Business Standard

Can Genpact fend off IT services challenge?

Rajiv Rao New Delhi
 
If you were a business straining to get more efficient, whom would you hire? A company whose core DNA is in the information technology realm, which can leverage sophisticated tech tools? Or one firmly entrenched in understanding the various processes in your industry?

This is the dilemma companies face today, as they negotiate the path towards becoming a better oiled machine in an uncertain global economic climate. Genpact, a vanguard of the business process outsourcing (BPO) industry in India, and a competitor to global giants such as Accenture and IBM, sits squarely in the middle of this debate.

A company like Genpact is far bigger than any of the Indian IT service companies such as Infosys or TCS which began to compete for BPO business a few years ago. Its empire is also far-flung and its global delivery centres, now in places like Eastern Europe and Latin America, allow it to service a wider client base unlike many of its IT services brethren. Yet, winning a deal against them is no longer a given for Genpact.

For instance, Accenture, IBM and Genpact together account for 50 per cent of the FAO (finance and accounting outsourcing) market in terms of annual contract value (ACV), according to the Everest Group, a research outfit. In 2011, Accenture, Capgemini and Infosys BPO signed the highest number of new contracts while Accenture, TCS, and IBM accounted for about 50 percent of total contract value signed in the same year, including new contracts, renewals and extensions. "Competition is very, very intense. Genpact today gets a seat at the table but it isn't a foregone conclusion that they will win the deal," says Saurabh Gupta of Everest.
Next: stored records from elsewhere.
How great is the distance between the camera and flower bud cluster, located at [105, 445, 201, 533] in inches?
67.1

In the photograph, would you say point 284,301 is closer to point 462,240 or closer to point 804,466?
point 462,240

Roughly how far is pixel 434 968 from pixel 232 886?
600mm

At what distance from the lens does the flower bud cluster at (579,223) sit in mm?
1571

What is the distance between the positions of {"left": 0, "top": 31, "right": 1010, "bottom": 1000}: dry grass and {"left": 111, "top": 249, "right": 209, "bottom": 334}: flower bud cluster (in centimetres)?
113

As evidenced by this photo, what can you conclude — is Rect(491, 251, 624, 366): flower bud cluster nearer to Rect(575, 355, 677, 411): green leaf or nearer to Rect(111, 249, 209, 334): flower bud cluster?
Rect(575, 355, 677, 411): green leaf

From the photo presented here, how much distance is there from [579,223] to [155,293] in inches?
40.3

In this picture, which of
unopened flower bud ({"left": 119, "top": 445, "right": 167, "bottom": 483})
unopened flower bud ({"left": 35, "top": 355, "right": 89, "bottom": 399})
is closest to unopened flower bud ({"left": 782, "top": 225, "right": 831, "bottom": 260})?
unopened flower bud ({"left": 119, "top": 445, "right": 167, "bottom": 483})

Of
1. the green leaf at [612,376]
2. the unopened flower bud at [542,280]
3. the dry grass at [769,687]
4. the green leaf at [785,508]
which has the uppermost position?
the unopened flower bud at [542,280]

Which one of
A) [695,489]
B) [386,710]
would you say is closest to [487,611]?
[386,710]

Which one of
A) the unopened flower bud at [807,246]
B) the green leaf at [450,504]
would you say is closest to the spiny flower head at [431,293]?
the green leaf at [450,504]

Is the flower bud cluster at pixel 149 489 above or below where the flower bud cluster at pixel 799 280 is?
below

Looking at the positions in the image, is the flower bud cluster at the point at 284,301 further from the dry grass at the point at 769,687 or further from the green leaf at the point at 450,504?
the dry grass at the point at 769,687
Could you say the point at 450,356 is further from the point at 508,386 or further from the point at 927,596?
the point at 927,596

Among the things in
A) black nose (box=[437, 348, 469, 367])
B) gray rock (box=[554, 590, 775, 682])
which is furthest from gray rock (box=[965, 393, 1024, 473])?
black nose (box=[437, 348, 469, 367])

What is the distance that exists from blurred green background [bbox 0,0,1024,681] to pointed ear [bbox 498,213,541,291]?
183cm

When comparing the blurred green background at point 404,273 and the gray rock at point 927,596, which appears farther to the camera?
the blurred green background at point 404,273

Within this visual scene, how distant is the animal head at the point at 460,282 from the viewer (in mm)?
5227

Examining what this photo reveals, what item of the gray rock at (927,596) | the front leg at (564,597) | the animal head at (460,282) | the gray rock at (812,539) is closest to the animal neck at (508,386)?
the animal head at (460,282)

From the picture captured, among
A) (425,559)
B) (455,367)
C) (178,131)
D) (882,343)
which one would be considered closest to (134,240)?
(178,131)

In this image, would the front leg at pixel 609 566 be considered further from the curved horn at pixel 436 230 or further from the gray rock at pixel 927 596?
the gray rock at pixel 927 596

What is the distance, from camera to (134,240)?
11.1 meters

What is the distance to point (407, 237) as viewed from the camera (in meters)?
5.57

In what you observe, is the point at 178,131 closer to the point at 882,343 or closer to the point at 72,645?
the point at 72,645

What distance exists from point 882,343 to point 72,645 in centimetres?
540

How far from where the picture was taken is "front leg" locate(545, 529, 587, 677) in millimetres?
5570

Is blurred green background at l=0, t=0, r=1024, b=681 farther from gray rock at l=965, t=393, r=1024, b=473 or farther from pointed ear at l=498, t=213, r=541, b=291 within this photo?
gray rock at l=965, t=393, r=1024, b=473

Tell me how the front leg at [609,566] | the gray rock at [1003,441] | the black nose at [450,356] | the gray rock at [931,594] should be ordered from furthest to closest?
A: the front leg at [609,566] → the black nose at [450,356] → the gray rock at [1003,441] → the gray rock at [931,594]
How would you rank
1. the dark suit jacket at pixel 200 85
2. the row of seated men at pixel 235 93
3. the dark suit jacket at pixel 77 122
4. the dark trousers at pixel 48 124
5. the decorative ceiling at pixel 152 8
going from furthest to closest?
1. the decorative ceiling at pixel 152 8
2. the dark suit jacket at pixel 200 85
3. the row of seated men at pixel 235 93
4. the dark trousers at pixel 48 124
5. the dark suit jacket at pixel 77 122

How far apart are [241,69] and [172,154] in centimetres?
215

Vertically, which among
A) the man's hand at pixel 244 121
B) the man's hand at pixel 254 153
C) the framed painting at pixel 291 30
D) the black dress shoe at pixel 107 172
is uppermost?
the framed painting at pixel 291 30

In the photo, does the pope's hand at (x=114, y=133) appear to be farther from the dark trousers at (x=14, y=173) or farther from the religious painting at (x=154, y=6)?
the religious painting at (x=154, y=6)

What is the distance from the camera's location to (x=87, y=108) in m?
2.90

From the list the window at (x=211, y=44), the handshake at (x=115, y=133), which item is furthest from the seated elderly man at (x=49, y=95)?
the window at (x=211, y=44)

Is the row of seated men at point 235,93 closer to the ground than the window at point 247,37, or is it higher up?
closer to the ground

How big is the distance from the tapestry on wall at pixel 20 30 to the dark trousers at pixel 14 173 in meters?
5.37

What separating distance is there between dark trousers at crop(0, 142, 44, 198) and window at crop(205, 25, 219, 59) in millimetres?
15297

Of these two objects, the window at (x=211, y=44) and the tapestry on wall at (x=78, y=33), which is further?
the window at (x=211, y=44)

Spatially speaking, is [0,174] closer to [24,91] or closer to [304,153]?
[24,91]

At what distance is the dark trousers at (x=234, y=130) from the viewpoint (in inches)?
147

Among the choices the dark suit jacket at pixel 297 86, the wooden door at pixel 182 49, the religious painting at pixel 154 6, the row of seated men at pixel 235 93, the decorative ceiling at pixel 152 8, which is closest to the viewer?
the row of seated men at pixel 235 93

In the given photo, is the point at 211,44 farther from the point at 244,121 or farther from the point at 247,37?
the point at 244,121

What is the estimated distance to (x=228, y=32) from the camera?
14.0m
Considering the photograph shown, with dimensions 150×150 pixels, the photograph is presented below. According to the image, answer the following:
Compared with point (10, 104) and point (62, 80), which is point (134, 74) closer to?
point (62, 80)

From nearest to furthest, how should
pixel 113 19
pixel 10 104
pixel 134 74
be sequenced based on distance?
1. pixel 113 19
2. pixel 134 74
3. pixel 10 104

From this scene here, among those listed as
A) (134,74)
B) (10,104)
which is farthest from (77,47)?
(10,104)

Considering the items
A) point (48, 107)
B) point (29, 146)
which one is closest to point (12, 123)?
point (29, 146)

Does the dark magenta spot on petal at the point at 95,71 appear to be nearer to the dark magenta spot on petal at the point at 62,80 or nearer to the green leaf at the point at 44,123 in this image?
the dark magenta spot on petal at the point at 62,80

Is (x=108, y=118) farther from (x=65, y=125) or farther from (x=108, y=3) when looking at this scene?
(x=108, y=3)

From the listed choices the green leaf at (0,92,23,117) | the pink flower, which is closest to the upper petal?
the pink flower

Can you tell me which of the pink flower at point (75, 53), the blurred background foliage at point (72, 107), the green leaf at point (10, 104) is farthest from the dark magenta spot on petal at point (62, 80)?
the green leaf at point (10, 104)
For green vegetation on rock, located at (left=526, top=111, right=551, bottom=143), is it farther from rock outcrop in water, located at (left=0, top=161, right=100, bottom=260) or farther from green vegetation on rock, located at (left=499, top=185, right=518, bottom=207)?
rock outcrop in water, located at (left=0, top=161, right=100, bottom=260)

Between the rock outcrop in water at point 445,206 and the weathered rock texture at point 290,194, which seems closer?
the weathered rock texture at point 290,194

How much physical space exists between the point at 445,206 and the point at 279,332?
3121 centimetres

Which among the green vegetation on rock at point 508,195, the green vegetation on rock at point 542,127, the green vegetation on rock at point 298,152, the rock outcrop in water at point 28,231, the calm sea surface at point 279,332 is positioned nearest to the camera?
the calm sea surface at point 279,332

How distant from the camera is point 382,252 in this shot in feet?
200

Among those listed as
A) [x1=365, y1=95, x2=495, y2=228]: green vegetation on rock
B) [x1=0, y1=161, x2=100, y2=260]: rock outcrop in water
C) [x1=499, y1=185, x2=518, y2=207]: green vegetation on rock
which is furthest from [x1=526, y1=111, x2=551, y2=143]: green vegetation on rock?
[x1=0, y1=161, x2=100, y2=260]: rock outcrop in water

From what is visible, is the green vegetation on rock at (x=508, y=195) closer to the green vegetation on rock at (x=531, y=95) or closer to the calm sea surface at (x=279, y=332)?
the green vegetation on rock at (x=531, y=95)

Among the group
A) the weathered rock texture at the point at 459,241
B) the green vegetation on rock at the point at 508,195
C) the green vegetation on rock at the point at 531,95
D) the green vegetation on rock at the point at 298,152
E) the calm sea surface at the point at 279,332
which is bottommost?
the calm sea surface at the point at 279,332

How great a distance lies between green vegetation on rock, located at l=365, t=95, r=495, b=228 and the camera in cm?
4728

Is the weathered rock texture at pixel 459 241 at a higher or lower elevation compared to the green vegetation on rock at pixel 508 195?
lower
That doesn't mean the company is on the back foot. Its CEO, N V ('Tiger') Tyagarajan, points to the firm's 100 per cent client renewal rate which signifies anything but and Genpact's other division heads refer to the company's 25 per cent growth (once you strip out General Electric's business, approximately a fourth of the firm's revenues but has flat growth.) Analysing an end-to-end process and eking out savings is not an easy job. For instance, in order to analyse how paying for goods within a company can be streamlined ('Source-to-pay' in industry parlance), Genpact breaks it down to some 432 different steps. Every one of these in turn has a best-in-class metric and a worst-in-class one. Finally, the company figures out how to propel a company into the former category.

 
"You don't need a $100 million technology to get someone to best in class," says Tyagarajan. "We have millions of stories of customers who spend zillions of dollars on tech platforms that have not given them an answer that they wanted and in effect they ended up pouring money down the drain. The technology was actually good, but they didn't fix the process first," he adds. Tyagarajan says that for an IT firm that is trying to make a mark in the BPO world, it simply must understand the complexities of the entire end-to-end process and also forge a deep partnership with the firm that allows it to implement change. According to Tyagarajan, when technology-focused companies approach this world, their customers increasingly say, 'Guys I can't implement this technology unless you fix my process.' "But how do you build that over time, especially when someone like us has already built it for the past 15 years while talking to CFOs, sales heads and other people in order to understand their business at a granular level?" adds Tyagarajan

This imperative is further heightened when you consider the relentless speed at which firms are spreading their tentacles across the world in a quest for new markets. For instance, in the shifting sands of the pharmaceutical industry today, it is common for companies to undertake several hundred acquisitions of various sizes in different countries over a decade. Soon, the company finds that it has become a decentralised entity with non-standard systems of accounting, finance and payroll. Also at stake are varied and complex compliance issues that need to be sorted out. Companies like Genpact bring order to this chaos and are more needed today than at any other time.

Yet, for all of Genpact's success, analysts have basic questions on future client retention. "BPO-only services have a strong value proposition for the first three-five years of an engagement driven by arbitrage and operational efficiencies and effectiveness - and Genpact has been successful in riding this wave," says Saurabh Gupta, of the Everest Group. But once you're done with that phase, a BPO has to come up with a bagful of tricks that can demonstrate to clients that there is still a lot to be gained in employing the firm.

Which is why the firm has aggressively expanded into analytics that complements its process expertise. It has made savvy acquisitions like Headstrong (capital markets) and Jawood (health care) which not only gives it IT expertise in terms of new 'BPO Platforms' but also a large, new roster of clients in the fastest growing segments of the BPO world. And finally, it has begun to cater to the rapidly growing domestic business landscape. "Now most people are looking at India as a source for business and not just as a delivery centre," says Gupta of Everest. This is good news for an industry battered by a weak rupee and an increasing number of customers relocating to other destinations such as the Philippines.